OBJETIVO DO EXERCÍCIO — Dê continuidade ao texto sobre empreendedorismo e narrativa, escrevendo o trecho que viria logo após a última frase apresentada.

TRECHO DO DOCUMENTO —

/---

E talvez esse segredo seja justamente o que mostra como o empreendedorismo aprendeu uma coisa importante com o entretenimento:

negócio também precisa de narrativa.

Um pitch também pode ser espetáculo

Quem já assistiu a programas de investimento sabe que a fórmula funciona.

Existe tensão.

Existe dinheiro.

Existe personagem.

Existe risco.

Existe aquele momento em que alguém precisa convencer outra pessoa de que sua ideia vale centenas de milhares de reais.

No Além da Ideia, essa dinâmica vem acompanhada de uma preparação anterior às gravações. Os participantes passam pelo Reality Club, braço educacional do projeto, onde trabalham comunicação e estruturação da narrativa dos negócios antes de chegarem ao pitch.

Isso me chamou atenção.

Porque existe uma verdade que muito empreendedor demora para entender:

ter um bom negócio não significa saber vender um bom negócio.

Você pode ter produto.

Pode ter margem.

Pode ter cliente.

Pode ter crescimento.

Se não consegue explicar por que aquilo importa, existe uma chance enorme de alguém com uma empresa pior e uma narrativa melhor ocupar seu espaço.

R$ 800 mil também compram confiança

Segundo Brasio, o que pesou em sua decisão de investir foi justamente a curadoria e o processo de preparação anterior à apresentação.

Não é pouca coisa.

R$ 800 mil não entram numa empresa porque o PowerPoint estava bonito.

O investidor precisa acreditar no negócio, no empreendedor e na capacidade de execução.

Mas existe uma camada que não pode ser ignorada:

como esse negócio é apresentado.

A televisão, o YouTube e as redes sociais amplificaram isso.

Hoje um empreendedor não disputa apenas cliente e capital.

Disputa atenção.

E atenção virou uma espécie de porta de entrada para quase tudo.

Investidor.

Imprensa.

Parceiro.

Cliente.

Talento.

Oportunidade.

Quando a imagem também entra no valuation

O programa reúne outros nomes do mercado, entre eles Juliano Dutra, cofundador do iFood, Giovani Begossi e Rodrigo Neves, presidente da Anamid.

Mas existe uma frase do próprio material do programa que, para mim, resume melhor essa nova fase do empreendedorismo.

José Vicente Bernardo, responsável pela assinatura editorial do Além da Ideia e ex-editor-chefe da Forbes Brasil, afirma que o reality também trabalha a narrativa e a autoridade de mentores e investidores porque “o maior ativo de cada um é a própria imagem”.

Pode parecer exagero.

Não é.

Hoje o fundador aparece.

O CEO grava vídeo.

O investidor publica opinião.

O especialista vira creator.

A empresa ganha rosto.

E, em muitos casos, o mercado passa a avaliar também quem está por trás daquela marca.

\---

Dados de ancoragem de texto em região —
/---

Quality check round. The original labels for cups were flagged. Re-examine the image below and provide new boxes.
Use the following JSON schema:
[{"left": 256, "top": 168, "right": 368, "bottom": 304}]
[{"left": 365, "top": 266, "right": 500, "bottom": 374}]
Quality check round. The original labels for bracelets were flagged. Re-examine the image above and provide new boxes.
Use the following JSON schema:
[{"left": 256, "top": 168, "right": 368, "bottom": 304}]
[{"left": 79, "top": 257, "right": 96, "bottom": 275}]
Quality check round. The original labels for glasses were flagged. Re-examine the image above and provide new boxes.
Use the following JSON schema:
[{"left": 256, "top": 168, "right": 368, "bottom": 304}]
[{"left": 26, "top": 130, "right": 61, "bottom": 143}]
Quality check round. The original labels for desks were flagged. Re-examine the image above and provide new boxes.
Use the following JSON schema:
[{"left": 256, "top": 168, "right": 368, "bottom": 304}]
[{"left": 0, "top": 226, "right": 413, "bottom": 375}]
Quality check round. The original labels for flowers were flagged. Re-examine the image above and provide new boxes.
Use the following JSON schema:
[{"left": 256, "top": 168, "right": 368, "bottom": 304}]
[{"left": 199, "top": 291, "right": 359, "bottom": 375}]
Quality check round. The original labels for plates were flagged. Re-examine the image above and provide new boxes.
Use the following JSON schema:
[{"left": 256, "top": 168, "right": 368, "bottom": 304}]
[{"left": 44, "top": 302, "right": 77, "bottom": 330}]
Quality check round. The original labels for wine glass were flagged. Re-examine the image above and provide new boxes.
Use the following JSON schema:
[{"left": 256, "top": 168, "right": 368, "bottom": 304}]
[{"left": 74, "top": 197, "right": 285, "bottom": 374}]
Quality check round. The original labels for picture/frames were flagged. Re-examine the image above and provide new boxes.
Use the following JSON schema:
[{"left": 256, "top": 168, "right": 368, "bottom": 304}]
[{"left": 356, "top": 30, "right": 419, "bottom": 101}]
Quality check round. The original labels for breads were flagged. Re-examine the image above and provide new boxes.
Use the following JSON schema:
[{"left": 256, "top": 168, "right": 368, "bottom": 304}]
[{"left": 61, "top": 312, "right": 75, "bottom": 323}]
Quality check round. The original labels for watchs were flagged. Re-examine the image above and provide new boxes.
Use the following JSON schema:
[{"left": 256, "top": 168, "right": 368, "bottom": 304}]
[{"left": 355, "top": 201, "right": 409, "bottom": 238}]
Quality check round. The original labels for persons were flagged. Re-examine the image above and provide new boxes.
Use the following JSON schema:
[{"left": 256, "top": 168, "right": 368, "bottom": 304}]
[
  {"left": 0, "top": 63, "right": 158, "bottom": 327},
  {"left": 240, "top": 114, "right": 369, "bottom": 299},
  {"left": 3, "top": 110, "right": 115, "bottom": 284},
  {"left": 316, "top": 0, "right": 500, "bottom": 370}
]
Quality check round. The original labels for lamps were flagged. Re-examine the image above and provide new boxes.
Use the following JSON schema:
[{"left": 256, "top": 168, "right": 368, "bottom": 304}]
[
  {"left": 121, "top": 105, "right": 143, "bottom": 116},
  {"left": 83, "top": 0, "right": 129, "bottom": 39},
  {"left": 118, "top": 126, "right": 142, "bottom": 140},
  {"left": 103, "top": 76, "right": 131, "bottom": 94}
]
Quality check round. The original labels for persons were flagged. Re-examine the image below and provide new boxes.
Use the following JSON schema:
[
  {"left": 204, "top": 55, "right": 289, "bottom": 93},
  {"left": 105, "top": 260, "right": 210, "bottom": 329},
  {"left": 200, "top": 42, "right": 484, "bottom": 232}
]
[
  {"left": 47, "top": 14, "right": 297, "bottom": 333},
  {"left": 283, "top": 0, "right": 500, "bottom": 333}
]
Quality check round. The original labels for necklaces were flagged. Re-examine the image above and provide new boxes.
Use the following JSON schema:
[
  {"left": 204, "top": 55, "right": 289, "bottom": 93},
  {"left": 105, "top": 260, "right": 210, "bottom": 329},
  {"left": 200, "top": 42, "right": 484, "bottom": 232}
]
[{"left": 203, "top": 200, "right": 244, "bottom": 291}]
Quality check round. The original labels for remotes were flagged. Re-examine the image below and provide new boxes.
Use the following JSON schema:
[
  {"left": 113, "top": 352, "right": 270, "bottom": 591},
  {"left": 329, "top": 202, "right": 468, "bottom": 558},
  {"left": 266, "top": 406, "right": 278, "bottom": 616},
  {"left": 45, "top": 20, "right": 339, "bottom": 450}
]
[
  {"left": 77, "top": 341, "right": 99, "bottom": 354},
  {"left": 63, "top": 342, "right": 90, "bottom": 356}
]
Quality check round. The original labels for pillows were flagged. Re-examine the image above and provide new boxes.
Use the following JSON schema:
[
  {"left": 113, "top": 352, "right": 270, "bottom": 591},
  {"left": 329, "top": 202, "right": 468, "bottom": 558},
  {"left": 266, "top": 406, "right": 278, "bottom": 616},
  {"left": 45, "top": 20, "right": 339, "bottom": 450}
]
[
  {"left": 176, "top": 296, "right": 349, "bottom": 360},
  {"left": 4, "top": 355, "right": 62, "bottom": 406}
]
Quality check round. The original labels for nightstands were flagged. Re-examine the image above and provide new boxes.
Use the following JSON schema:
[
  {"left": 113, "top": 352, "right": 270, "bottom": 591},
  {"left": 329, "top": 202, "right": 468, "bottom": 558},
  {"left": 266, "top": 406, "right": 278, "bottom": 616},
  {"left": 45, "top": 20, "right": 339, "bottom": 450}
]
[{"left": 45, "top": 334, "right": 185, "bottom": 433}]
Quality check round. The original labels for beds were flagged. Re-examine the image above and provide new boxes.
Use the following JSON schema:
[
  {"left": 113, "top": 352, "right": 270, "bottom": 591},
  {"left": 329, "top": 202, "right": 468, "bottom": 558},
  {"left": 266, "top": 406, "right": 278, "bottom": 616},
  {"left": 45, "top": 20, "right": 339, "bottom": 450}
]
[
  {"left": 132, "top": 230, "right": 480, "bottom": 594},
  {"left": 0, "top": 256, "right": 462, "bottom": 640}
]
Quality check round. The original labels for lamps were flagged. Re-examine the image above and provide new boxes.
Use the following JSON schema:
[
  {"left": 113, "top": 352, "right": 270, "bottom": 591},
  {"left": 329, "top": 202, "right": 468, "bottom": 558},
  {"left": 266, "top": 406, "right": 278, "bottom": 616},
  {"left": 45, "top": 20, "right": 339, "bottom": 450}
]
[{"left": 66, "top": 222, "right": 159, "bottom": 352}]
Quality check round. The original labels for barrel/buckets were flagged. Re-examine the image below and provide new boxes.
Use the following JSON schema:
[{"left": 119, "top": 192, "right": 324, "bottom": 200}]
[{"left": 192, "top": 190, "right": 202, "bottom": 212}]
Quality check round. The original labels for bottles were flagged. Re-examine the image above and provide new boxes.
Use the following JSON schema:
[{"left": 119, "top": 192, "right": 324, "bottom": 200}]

\---

RESPOSTA DO EXERCÍCIO —
Isso tem lado bom e lado perigoso.

Uma imagem forte acelera confiança.

Uma imagem mal construída pode derrubar em semanas aquilo que levou anos para ser criado.

O empreendedorismo descobriu o roteiro

Talvez o ponto mais interessante desses realities de negócios não seja simplesmente assistir alguém receber investimento.

É perceber como o mundo empresarial está absorvendo a lógica do entretenimento.

Um bom pitch tem começo.

Tem conflito.

Tem transformação.

Tem números.

Tem personagem.

E precisa terminar com alguém querendo saber o que acontece depois.

Isso é roteiro.

Só que, nesse caso, existe CNPJ envolvido.

O próprio Além da Ideia se apresenta como uma empresa de mídia e negócios focada em narrativa, exposição e relacionamento estratégico. A nova fase será exibida no YouTube, no canal do projeto.

O que antes ficava restrito à sala de reunião agora pode virar conteúdo.

E isso muda a dinâmica.

O empreendedor passa a falar simultaneamente com o investidor sentado à sua frente e com milhares de pessoas do outro lado da tela.

Uma ideia boa já não basta

Talvez seja esse o grande recado.

O nome do programa é Além da Ideia.

Faz sentido.

Porque ideia, sozinha, vale muito pouco.

Execução importa.

Venda importa.

Modelo de negócio importa.

Mas no mercado atual existe outro componente cada vez mais decisivo:

ser entendido.

João Brasio colocou R$ 800 mil em uma empresa depois de ouvir um pitch.

O público ainda vai descobrir qual.

Mas existe algo que já sabemos antes mesmo do episódio ir ao ar:

o empreendedorismo está ficando cada vez mais parecido com entretenimento.

E talvez quem souber contar melhor sua história tenha uma vantagem enorme sobre quem ainda acredita que um bom produto fala sozinho.